Exercise brief
Copy every line from the records below that holds the word "over".

─── Records supplied ───

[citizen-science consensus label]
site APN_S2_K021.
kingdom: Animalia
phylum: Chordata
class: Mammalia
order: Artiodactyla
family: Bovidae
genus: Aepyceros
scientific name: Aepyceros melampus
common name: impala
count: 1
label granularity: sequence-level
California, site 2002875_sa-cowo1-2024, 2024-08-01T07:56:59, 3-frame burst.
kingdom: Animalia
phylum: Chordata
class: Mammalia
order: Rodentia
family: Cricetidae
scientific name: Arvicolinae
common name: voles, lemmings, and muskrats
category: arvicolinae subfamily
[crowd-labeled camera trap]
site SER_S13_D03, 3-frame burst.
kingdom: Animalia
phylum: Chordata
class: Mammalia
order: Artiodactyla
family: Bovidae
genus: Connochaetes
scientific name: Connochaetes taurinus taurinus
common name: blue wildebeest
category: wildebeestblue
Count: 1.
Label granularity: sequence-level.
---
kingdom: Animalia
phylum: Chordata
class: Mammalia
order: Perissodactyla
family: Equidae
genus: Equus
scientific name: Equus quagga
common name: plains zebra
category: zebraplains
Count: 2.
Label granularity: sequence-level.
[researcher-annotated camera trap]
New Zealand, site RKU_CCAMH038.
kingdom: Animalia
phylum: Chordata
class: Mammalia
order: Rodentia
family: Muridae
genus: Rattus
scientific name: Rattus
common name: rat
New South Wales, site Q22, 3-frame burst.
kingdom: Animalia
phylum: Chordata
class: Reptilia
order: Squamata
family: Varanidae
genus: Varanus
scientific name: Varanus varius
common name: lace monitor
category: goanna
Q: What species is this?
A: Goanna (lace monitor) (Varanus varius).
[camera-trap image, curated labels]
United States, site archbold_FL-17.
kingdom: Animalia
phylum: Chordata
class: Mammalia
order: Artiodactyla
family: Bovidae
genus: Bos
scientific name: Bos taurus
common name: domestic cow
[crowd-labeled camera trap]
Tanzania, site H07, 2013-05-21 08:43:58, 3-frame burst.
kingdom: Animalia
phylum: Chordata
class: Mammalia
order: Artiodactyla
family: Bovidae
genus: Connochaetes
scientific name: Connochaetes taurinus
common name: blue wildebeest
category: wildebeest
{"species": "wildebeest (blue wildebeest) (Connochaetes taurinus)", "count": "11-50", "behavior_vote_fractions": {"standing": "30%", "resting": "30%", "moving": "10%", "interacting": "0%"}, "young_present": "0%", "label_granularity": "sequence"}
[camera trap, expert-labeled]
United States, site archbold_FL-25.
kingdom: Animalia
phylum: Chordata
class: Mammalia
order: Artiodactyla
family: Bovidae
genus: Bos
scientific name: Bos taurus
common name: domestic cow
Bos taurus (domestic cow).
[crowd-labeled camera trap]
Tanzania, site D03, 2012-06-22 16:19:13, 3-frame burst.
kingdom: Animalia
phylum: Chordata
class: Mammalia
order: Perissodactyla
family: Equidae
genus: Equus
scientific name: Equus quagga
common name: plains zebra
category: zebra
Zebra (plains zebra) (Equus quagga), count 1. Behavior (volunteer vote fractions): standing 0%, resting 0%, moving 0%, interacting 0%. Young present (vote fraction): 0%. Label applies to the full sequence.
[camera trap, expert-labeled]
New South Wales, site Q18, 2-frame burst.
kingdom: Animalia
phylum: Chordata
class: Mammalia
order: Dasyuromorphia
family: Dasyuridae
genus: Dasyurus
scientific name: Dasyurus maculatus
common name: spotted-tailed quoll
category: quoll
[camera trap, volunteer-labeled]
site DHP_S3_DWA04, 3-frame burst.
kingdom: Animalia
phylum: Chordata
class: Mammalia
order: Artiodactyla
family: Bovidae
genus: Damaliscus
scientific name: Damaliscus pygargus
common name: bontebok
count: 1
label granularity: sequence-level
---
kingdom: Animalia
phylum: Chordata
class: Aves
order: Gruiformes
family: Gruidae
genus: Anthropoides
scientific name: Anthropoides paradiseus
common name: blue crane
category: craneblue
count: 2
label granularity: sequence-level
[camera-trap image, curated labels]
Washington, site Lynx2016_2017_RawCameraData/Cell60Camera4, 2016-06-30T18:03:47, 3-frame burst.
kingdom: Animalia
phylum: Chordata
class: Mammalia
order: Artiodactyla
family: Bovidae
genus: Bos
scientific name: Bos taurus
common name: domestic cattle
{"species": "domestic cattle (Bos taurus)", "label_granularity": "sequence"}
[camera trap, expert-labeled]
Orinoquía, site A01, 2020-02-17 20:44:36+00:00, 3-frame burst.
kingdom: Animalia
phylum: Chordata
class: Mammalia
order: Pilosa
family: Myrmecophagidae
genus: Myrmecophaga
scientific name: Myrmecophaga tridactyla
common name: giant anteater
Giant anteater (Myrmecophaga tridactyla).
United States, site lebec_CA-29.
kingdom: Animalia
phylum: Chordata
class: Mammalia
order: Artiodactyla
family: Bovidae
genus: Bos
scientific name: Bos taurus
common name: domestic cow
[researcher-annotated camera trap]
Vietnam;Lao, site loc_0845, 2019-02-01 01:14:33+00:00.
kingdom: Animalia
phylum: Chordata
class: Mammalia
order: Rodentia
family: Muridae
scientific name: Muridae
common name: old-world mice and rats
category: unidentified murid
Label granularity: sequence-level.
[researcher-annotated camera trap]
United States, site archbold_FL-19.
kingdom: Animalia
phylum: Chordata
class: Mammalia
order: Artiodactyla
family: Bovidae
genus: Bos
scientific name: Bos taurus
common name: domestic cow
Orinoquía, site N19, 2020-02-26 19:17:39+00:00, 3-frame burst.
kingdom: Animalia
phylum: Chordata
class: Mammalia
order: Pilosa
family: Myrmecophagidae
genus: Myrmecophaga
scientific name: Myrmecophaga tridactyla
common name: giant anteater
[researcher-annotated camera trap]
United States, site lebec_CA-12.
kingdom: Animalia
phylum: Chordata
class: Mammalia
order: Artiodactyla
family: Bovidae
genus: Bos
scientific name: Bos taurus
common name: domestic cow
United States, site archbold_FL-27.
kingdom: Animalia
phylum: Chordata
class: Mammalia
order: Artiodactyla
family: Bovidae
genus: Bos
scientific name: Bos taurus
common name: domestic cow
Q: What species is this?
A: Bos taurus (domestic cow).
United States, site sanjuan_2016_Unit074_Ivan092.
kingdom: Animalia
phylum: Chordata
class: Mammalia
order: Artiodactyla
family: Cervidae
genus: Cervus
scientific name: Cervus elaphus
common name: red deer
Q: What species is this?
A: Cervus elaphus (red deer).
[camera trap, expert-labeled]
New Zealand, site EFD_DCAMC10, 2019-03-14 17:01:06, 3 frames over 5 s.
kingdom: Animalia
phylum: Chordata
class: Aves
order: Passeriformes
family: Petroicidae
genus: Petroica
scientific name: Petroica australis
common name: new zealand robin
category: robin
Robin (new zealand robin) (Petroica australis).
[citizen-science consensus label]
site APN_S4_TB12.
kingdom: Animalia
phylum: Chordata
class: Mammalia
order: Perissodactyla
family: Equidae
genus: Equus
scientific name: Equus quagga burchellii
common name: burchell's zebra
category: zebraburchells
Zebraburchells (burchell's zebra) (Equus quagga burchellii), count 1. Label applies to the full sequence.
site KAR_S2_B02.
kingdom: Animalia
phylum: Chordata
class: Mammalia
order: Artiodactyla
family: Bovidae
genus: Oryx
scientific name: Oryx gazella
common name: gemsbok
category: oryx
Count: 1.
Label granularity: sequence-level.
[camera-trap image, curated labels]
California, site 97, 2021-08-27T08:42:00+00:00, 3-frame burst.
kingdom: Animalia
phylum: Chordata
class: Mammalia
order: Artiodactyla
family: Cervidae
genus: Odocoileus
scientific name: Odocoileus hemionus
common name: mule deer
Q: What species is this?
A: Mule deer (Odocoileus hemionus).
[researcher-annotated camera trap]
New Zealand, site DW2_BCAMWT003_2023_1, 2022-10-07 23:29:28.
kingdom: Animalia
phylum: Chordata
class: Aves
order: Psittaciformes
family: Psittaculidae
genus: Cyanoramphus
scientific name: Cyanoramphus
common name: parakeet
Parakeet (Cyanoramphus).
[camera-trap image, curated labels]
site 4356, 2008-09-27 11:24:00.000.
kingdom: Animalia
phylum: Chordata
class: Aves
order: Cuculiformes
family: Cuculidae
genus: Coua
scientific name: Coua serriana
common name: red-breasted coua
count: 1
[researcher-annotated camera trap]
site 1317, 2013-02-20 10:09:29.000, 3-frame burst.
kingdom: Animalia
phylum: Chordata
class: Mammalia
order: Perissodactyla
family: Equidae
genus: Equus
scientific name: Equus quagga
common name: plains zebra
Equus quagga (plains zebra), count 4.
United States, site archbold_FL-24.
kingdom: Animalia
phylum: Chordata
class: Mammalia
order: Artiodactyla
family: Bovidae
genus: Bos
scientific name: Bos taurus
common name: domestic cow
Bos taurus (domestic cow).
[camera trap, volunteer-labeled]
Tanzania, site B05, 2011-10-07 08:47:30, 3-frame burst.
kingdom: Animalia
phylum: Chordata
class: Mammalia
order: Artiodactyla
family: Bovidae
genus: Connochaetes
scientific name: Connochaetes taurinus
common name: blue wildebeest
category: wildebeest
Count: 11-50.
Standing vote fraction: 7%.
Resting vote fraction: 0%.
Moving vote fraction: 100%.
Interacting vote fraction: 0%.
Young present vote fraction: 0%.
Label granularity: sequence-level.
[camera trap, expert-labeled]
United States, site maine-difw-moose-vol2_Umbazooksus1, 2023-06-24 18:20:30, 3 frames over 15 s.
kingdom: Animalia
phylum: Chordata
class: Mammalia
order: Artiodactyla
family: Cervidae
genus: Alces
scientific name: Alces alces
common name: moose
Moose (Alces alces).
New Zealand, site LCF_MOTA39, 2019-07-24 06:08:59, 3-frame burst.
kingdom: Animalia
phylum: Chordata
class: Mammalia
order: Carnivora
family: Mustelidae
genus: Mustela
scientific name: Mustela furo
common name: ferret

───

Task solution
New Zealand, site EFD_DCAMC10, 2019-03-14 17:01:06, 3 frames over 5 s.
United States, site maine-difw-moose-vol2_Umbazooksus1, 2023-06-24 18:20:30, 3 frames over 15 s.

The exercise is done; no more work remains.